Dorsey was a feared college defender.

Let's not forget: Dorsey was the fifth overall pick in the 2008 NFL draft. This is a very talented player who was lauded as a top defensive tackle in college at LSU, achieving All-America honors before being drafted by Kansas City. 

However, those accolades came playing in a 4-3 defensive scheme. The Chiefs switched to a 3-4 alignment in 2009 after Dorsey's rookie season, but played him at defensive end. 

Dorsey wasn't necessarily a bust in Kansas City, but four sacks in five seasons didn't exactly take the league by storm either. A switch to nose tackle could better play to his strengths in a 3-4 defense, and Dorsey did record five tackles and a sack against Seattle.

According to CBS Sports' Pat Kirwan, however, an 3-4 nose tackle can't be defined by the numbers: 

Ideal size ranges from 6-foot-2 to 6-3 and 325 pounds to 375 pounds. These players are not going to wow anyone with stats... Ask any 3-4 coach and he will tell you this is a critical piece to his defense. These guys do the dirty work.

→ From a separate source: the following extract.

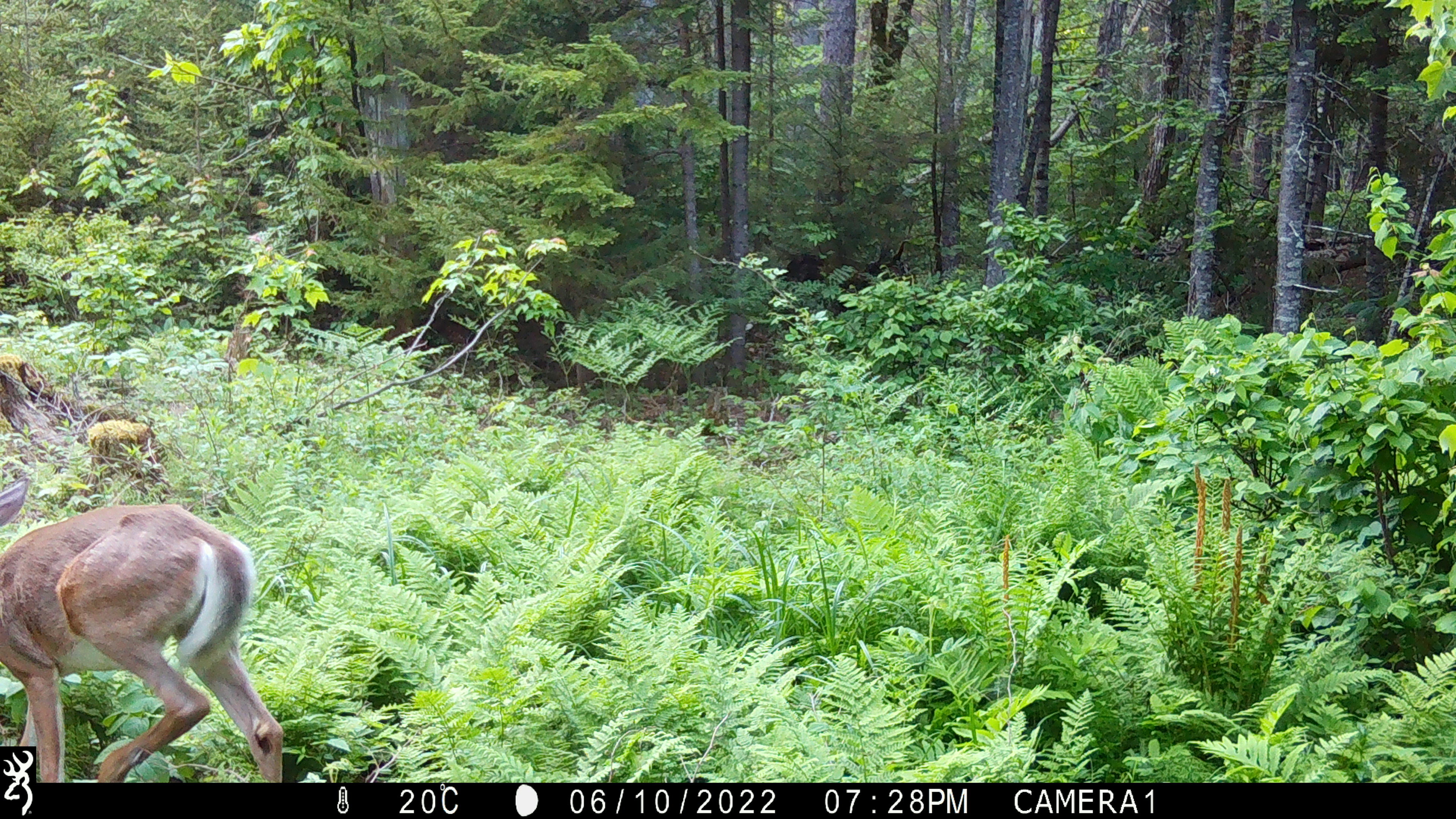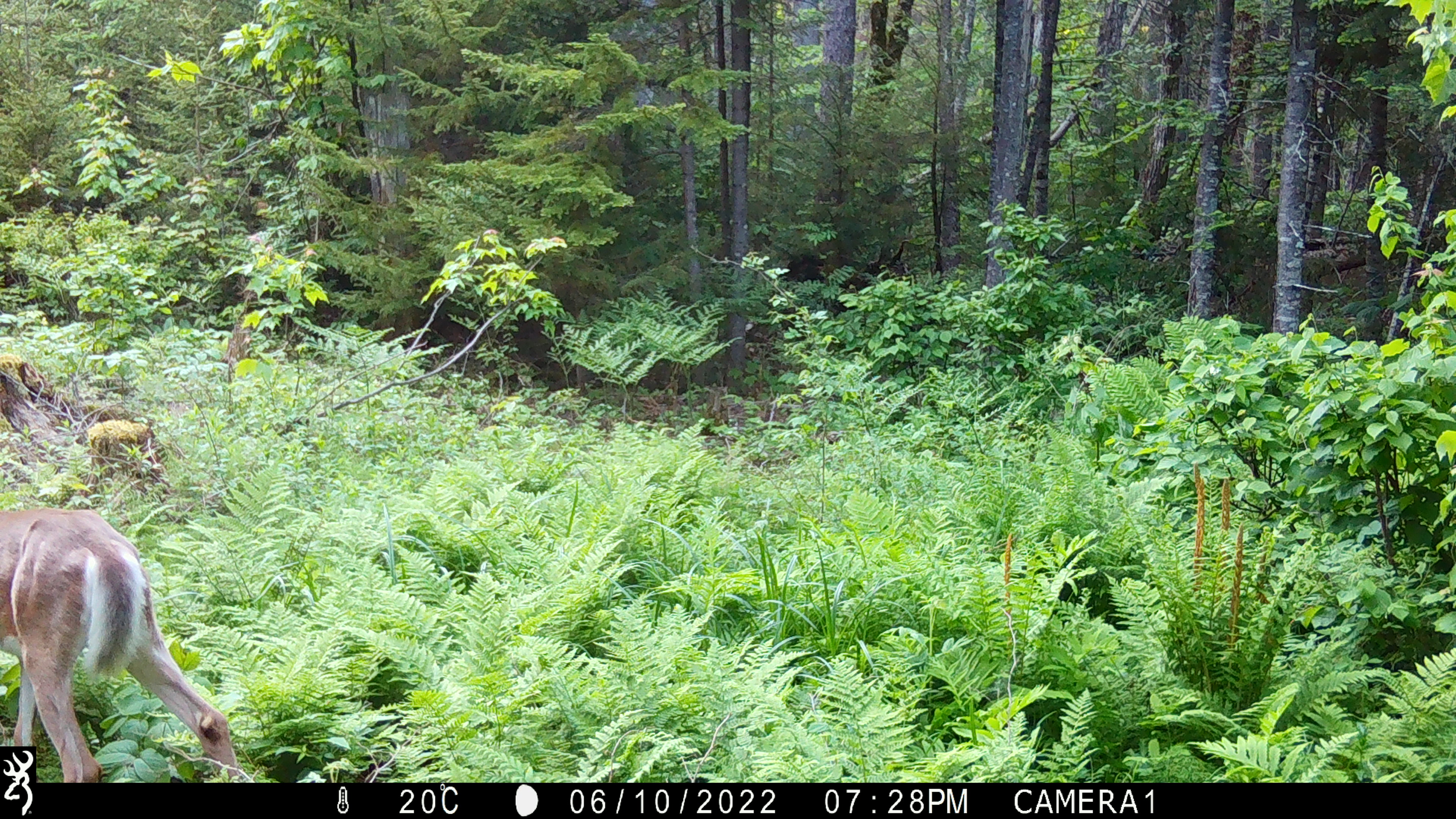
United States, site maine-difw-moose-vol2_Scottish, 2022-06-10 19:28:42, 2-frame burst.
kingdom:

Dorsey is listed at 6'1" and 297 lbs, which would make him slightly undersized. Kirwan's analysis added that a player's weight can be closer to 300 lbs, and a nose tackle ideally needs to be able to play low and occupy multiple blockers.

With that in mind, Dorsey's size could actually be well-suited in the middle. 

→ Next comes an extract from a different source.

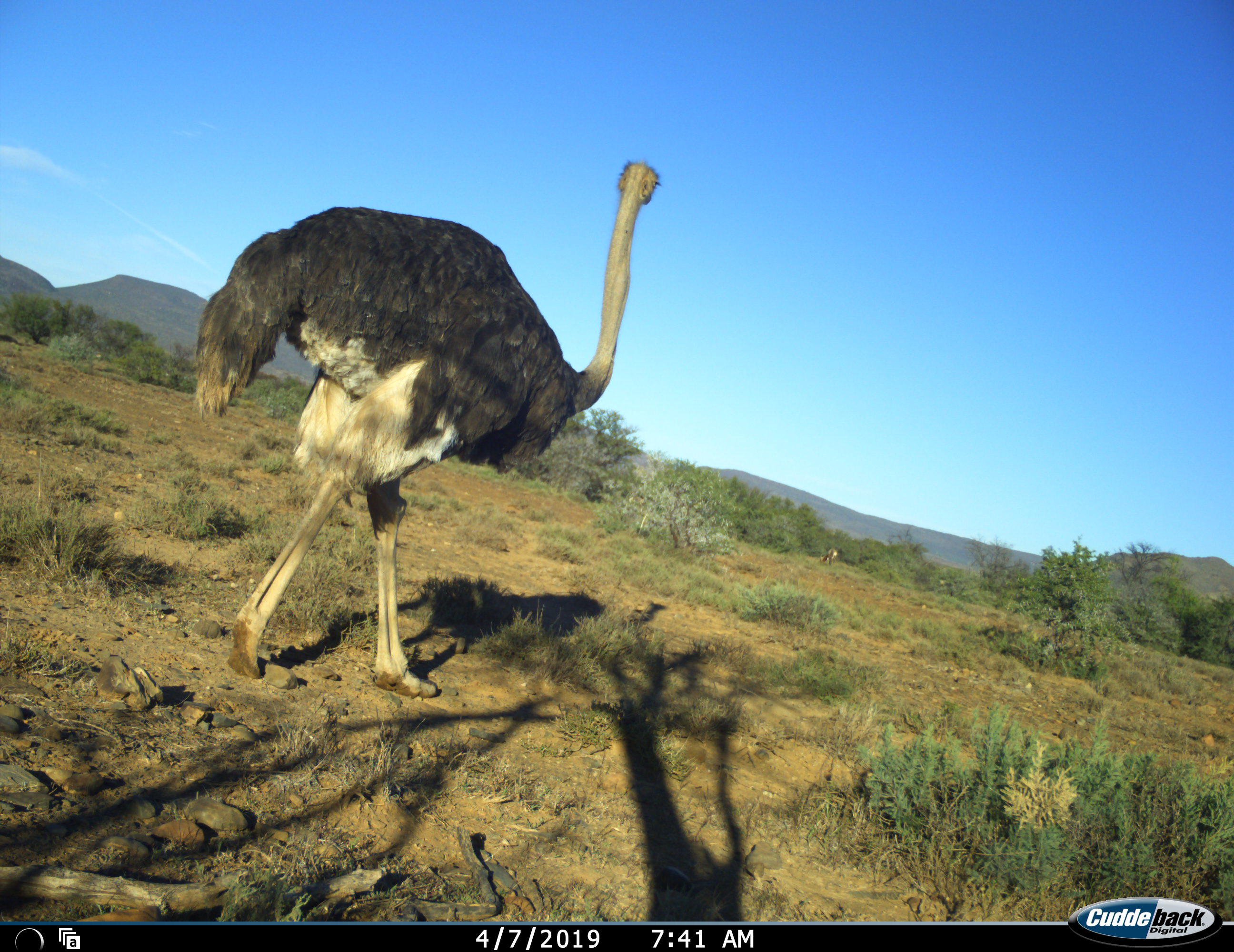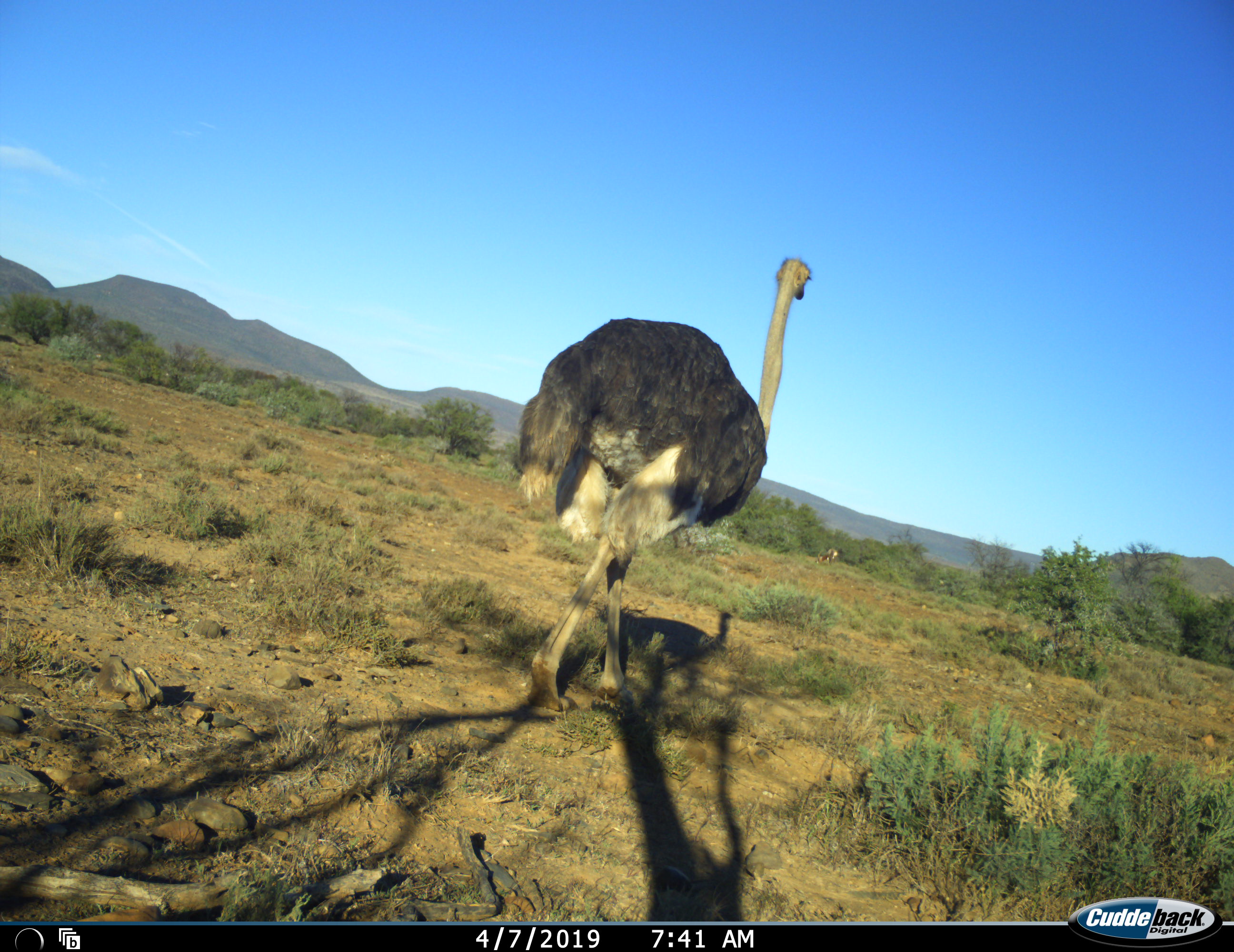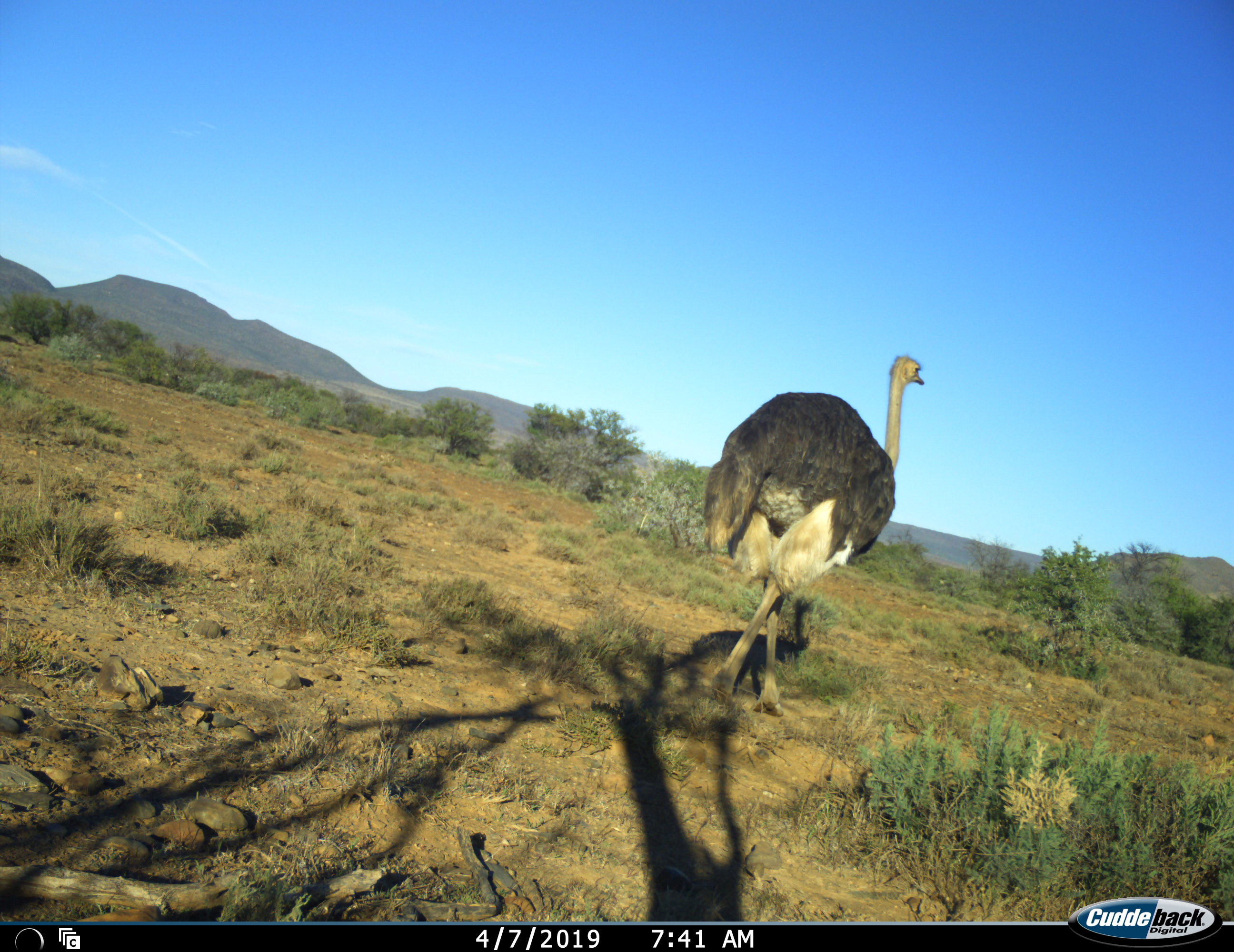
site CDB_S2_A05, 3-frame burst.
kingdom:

Dorsey's NFL Combine scouting profile praised his bull-rush ability as well as his interior run defense. This style of play could benefit him in this this new role:

ESPN's Bill Williamson also believes in Dorsey's chance for redefining season, and he brings in a unique perspective. After all, he was ESPN's AFC West Blogger before switching to 49ers coverage this season. 

As of now, the 49ers don't have much of a sample size for Dorsey at nose tackle. However, the tape did show both flashes and inconsistencies throughout his play. 

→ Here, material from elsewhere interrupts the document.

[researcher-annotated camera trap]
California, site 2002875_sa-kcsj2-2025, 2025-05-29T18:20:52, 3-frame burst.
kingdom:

Dorsey was in the game for a good amount of defensive snaps after Williams went down, both against both the pass and the run. However, his fourth-quarter snaps are slightly skewed by turnovers and the final kneel-down plays.

Glenn Dorsey Defensive Snaps in Week 2
On-Field Total Plays Percentage
First Half (After Williams Injury) 16 33 48.5%
Second Half 17 37 45.9%
Total 33 70 47.1%

ESPN.com and Personal Tally

The veteran's first sack as a 49er was an exciting play, but appeared to come off of a missed blocking assignment. More telling is how Seattle attacked him overall and what Dorsey was able to do with it. 

Over the course of the game, Dorsey was generally blocked in one of two ways. In many rushing situations, Dorsey was engaged by the center and cut low by a guard. 

This essentially takes Dorsey out of the play, but occupies two blockers. Chalk that up as a success.

By occupying a second blocker (seen on the turf), Dorsey fulfills the NT role.

In comparison, when Dorsey was left to only the center, he often managed to power past the line of scrimmage. Even if he doesn't reach the ball-carrier, this will force extra respect going forward. 

And if Dorsey earns double-team respect from opposing guards, the entire defense benefits. 

Left with a single blocker, Dorsey pushed his way into the backfield.

Dorsey was pushed back a few times by single blockers, but he was also pressed into an unfamiliar role. Therefore, the next few weeks should prove a lot more on Dorsey's experiment at nose tackle. 

The talent is obviously there for Dorsey. The size is also pretty close and the skill set may prove to create a unique style for his new position. 

Dorsey's abilities as a run-stopper and bull-rusher should command enough respect to draw attention from fellow linemen Justin Smith and Ray McDonald. If he can continue to take an extra blocker off of those two, the 49ers will find themselves in good shape going forward at NT. 

His overall performance against Seattle was inspiring enough, even if the team effort wasn't. With time to acclimate, Dorsey can really grow into this role. 

The stars are aligned for Dorsey to finally realize his vast potential. Now it's up to him to take his chance and run with it.